Work to complete:
Convert everything from the line containing "From the available" down to the end of the items into a JSON list of strings, with one string per line and blank lines omitted.

* * * * * * * * *

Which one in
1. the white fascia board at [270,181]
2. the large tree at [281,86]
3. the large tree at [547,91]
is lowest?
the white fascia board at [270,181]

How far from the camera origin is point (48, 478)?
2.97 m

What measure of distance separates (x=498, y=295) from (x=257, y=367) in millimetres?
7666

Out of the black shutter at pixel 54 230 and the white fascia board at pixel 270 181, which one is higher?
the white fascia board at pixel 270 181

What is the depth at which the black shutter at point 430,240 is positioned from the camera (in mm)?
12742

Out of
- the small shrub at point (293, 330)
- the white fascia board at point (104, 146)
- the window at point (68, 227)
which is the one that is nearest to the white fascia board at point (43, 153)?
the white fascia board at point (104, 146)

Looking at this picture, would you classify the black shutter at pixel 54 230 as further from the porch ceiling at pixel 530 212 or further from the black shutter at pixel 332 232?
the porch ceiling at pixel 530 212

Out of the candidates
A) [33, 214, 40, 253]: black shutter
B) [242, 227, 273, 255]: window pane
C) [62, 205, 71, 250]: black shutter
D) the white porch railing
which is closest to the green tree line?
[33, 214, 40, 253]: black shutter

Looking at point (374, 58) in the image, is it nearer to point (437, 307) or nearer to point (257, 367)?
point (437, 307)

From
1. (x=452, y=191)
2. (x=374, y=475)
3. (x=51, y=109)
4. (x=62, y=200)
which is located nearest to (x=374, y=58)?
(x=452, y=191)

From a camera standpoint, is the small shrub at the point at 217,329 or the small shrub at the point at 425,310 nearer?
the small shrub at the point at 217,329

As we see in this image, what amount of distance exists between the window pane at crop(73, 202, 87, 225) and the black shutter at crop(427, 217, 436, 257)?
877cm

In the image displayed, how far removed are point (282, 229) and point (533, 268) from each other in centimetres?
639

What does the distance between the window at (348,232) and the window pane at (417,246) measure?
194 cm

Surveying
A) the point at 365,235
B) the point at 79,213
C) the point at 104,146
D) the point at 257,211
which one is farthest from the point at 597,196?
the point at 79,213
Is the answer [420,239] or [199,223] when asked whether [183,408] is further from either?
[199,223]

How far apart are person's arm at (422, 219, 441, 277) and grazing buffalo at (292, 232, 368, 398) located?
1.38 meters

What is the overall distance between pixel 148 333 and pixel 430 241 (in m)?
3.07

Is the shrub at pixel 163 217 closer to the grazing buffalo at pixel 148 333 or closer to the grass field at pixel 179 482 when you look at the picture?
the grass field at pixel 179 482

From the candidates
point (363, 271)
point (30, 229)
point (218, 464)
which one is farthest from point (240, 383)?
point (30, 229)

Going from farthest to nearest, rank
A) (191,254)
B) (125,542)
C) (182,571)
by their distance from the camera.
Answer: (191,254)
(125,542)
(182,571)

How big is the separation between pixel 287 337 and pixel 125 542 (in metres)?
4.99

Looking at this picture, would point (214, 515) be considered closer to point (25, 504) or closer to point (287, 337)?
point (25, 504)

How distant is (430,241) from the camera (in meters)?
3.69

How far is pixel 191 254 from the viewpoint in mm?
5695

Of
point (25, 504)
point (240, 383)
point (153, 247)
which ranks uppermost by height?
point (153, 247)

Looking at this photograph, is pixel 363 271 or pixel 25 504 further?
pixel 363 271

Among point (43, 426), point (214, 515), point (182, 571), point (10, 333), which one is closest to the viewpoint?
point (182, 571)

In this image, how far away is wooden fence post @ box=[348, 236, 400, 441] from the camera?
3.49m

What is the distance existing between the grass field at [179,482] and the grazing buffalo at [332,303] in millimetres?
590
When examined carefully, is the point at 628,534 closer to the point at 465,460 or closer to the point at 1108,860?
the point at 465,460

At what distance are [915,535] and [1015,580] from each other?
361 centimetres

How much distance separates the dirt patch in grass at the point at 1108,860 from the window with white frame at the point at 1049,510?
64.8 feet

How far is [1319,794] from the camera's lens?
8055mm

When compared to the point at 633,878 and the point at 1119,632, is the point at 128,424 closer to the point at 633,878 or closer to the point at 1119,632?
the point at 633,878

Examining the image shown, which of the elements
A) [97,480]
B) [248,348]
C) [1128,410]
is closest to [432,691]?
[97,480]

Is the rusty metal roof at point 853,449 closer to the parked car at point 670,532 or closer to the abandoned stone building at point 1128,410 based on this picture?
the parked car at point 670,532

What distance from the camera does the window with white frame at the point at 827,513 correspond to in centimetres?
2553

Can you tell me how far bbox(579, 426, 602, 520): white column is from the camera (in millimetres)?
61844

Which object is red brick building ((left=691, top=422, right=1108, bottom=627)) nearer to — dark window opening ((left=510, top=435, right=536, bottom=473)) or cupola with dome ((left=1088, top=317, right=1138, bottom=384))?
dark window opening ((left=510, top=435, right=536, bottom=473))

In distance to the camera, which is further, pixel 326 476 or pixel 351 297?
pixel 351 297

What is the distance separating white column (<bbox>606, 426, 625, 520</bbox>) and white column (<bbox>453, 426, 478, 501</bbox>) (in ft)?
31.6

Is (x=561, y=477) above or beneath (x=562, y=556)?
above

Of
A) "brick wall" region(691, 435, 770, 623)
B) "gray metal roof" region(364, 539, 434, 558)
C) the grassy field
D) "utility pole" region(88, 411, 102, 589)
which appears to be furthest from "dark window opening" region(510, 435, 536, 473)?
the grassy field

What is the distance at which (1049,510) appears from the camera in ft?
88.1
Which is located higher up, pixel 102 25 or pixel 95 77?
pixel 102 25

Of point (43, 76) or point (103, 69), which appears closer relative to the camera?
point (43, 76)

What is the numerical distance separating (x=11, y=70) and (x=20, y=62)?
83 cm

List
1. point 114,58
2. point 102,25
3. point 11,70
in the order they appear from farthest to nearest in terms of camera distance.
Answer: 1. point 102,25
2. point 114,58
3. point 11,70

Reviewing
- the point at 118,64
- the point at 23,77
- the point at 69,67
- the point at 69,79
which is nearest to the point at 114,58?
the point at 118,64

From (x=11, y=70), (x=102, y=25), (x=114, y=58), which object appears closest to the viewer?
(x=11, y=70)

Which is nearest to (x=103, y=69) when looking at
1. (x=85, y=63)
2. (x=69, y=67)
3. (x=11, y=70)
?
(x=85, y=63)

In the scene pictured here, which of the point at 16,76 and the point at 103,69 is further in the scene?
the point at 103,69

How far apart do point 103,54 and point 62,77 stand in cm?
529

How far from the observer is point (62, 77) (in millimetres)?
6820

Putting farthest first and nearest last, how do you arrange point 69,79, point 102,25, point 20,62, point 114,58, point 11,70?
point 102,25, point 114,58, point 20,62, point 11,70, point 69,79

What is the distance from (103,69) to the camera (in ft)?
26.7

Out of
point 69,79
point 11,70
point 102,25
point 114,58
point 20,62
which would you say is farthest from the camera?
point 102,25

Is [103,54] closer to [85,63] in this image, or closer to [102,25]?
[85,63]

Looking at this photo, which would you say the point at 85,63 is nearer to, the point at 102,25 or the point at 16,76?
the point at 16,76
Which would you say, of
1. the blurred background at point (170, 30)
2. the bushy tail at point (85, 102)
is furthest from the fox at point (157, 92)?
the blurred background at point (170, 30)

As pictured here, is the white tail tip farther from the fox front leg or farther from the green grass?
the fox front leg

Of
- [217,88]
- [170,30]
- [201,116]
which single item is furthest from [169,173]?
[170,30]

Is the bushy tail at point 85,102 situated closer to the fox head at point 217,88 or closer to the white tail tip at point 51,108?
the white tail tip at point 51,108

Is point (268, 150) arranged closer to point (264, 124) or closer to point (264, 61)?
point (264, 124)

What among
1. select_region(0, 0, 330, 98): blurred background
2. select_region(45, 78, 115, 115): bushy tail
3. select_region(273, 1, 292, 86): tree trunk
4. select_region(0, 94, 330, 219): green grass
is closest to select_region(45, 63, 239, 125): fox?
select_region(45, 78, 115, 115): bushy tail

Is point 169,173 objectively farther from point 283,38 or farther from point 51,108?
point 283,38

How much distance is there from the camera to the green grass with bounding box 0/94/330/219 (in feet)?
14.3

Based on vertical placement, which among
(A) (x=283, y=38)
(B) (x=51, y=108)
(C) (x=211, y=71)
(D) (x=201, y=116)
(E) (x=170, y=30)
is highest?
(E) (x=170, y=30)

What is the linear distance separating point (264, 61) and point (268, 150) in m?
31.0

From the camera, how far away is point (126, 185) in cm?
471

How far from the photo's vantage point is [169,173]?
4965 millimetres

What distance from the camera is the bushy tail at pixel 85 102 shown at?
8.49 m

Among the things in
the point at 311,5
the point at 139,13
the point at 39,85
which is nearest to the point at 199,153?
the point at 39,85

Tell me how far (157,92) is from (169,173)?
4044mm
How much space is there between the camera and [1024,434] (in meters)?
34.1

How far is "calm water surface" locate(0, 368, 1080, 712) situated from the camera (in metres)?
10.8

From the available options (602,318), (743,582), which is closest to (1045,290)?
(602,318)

* * * * * * * * *

Task output:
[
  "From the available options (602,318), (743,582), which is closest to (1045,290)?",
  "(602,318)"
]